§ **Excerpted passage**
◆ ◆ ◆ ◆ ◆ ◆ ◆

INTRODUCTION TO 1.5/1.6
In this mod, you’ll create slime, feeding it ashes to multiply it. You might use that slime to create life, crystallize it for light, and use those crystals to travel to a peaceful, empty realm – or a cavernous, dangerous one. You’ll burn some slime to alchemic ash, and multiply that ash through heavy furnace use. You’ll sift and combine ashes to create bales of cinders, blazing sheaves, and inferno blocks. You’ll expose the burning ash to various materials, creating more valuable ones (but cooling the ash in the process). Iron, gold, even diamonds can be created in this way. With these materials and the experience from smelting operations, you’ll be able to enchant and brew with ease. You may even decide to spend the time to build automatic generators for lava or for these new blocks, making ongoing use easier over time.
A few fairly generic “mod recipes” are bundled with this mod because they work especially well with the content, though they aren’t strictly speaking part of the overall progression. These are as follows:
- You can smelt rotten flesh to create leather.
- You can smelt cooked chicken to create bones.
- You can craft a grass block:
STARTING WITH SLIME
First off, you’re going to need some slime. Since this can be tricky, and I want you to be able to get rolling right off, I’ve added a couple alternate ways to get it – culture it from eggs, or from rotten meat, by feeding it sugar:
ASH AND MULTIPLIED SLIME
Once you have two slimeballs, you can multiply how much you have easily. To do this immediately, first put one slimeball in the furnace; this will give you your first Alchemical Ash item. Then feed (craft) that ash with the other slimeball, and you’ll get a block of slime (this is a shapeless recipe). Divide and repeat as desired. Alternatively, you can feed rotten flesh to your slimeball to get a block of slime, if you wish.
Slime can also be used to spoil meat, which is useful if you’re looking to make leather. Craft one slime with one raw meat of most vanilla types (beef, chicken, pork, rabbit), and you’ll get rotten flesh. This can then be smelted for leather or fed to your slime.
By crafting an empty bottle, a slimeball, and an enchanted book together (a shapeless recipe), you dissolve the magic into the slime and catch it, resulting in a bottle o’ enchanting. This is an easy way to get at least a small return back on your dud enchants.

◆ ◆ ◆ ◆ ◆ ◆ ◆

§ **Task requirements**
Rewrite the mod guide from "A few fairly" up to and including "to create bones.", changing "cooked chicken" to "cooked fish".

§ **Data records**
◆ ◆ ◆ ◆ ◆ ◆ ◆

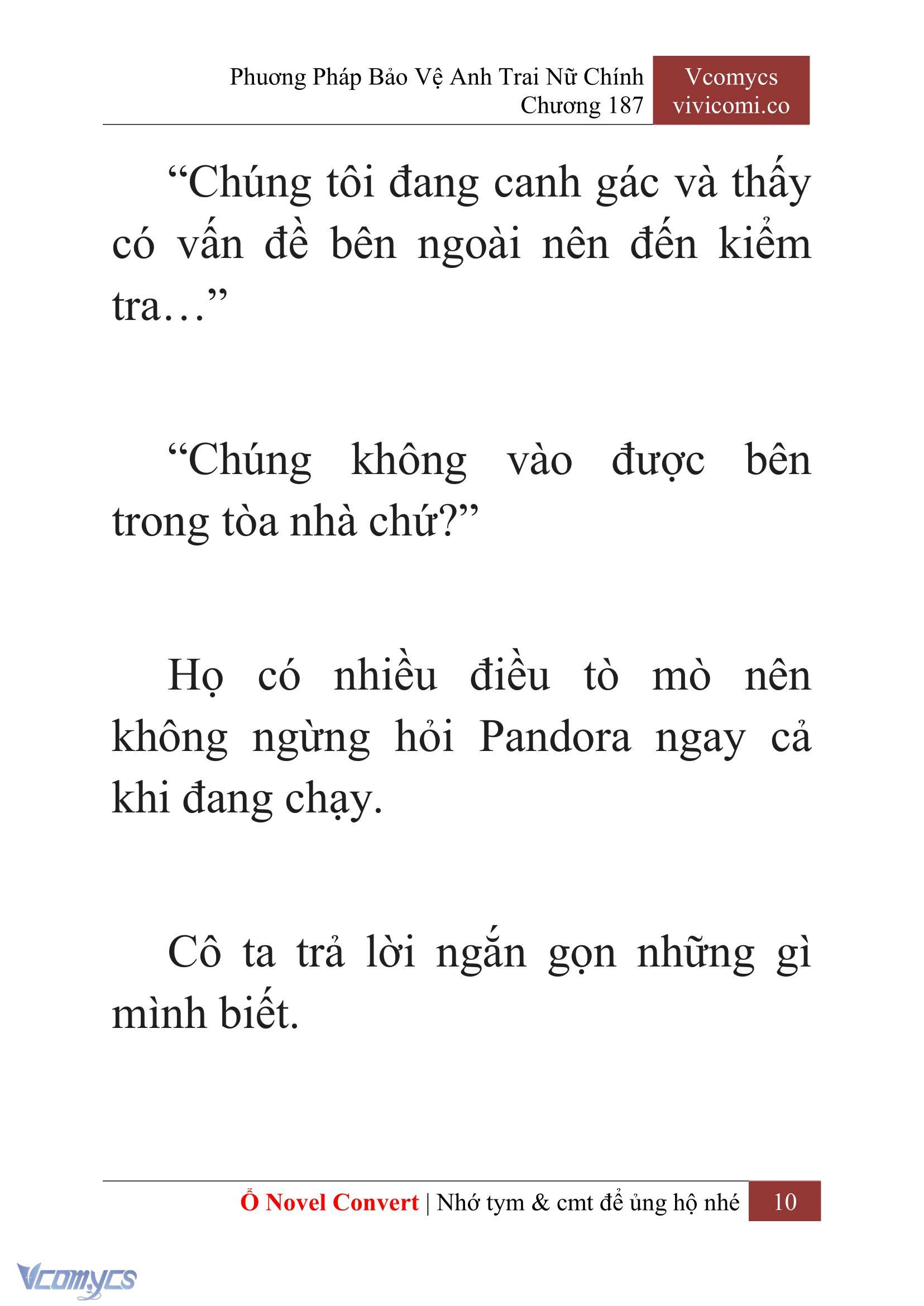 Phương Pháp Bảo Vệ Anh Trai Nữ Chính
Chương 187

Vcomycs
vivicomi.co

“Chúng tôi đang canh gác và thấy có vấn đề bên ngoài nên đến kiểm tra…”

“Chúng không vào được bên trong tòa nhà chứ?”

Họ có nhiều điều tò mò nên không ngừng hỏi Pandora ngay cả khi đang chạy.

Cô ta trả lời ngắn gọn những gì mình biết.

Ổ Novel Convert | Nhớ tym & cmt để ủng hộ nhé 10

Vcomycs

◆ ◆ ◆ ◆ ◆ ◆ ◆

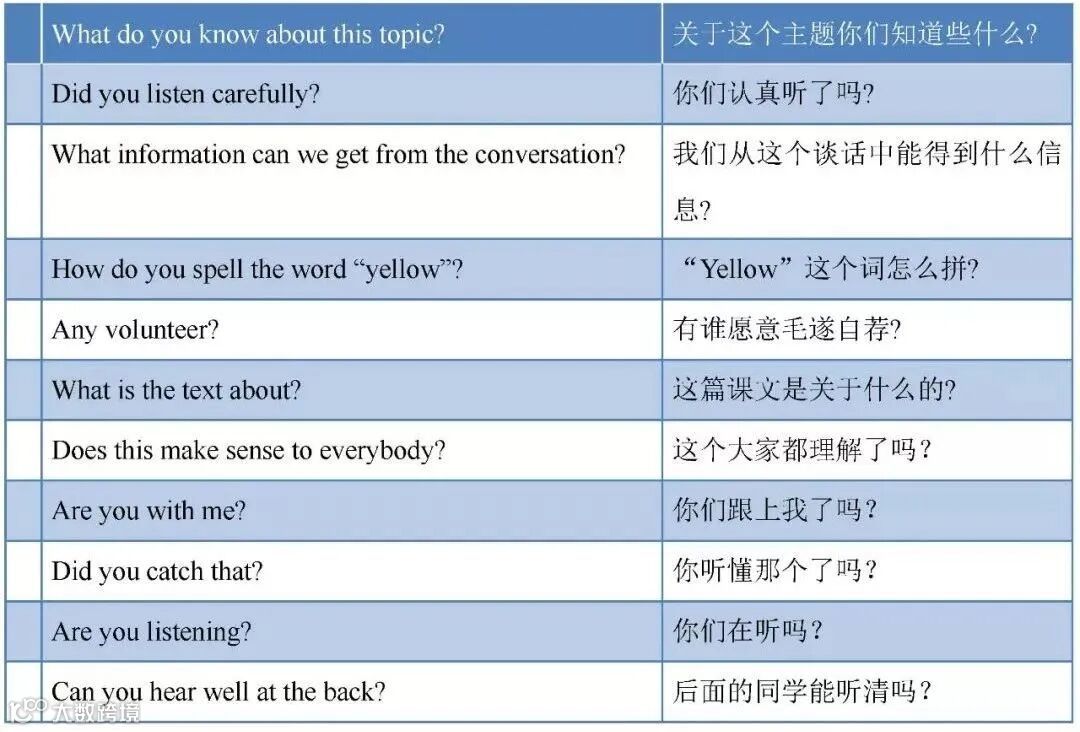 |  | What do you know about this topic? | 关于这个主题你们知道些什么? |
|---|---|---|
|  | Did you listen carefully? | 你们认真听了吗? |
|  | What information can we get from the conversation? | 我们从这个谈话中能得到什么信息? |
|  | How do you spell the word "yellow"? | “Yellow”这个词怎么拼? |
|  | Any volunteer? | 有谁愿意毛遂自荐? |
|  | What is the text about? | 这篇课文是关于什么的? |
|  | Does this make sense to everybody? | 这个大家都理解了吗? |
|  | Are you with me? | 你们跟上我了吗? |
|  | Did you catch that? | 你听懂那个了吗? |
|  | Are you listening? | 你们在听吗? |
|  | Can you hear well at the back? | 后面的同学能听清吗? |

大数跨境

◆ ◆ ◆ ◆ ◆ ◆ ◆

§ **Task answer**
A few fairly generic “mod recipes” are bundled with this mod because they work especially well with the content, though they aren’t strictly speaking part of the overall progression. These are as follows:
- You can smelt rotten flesh to create leather.
- You can smelt cooked fish to create bones.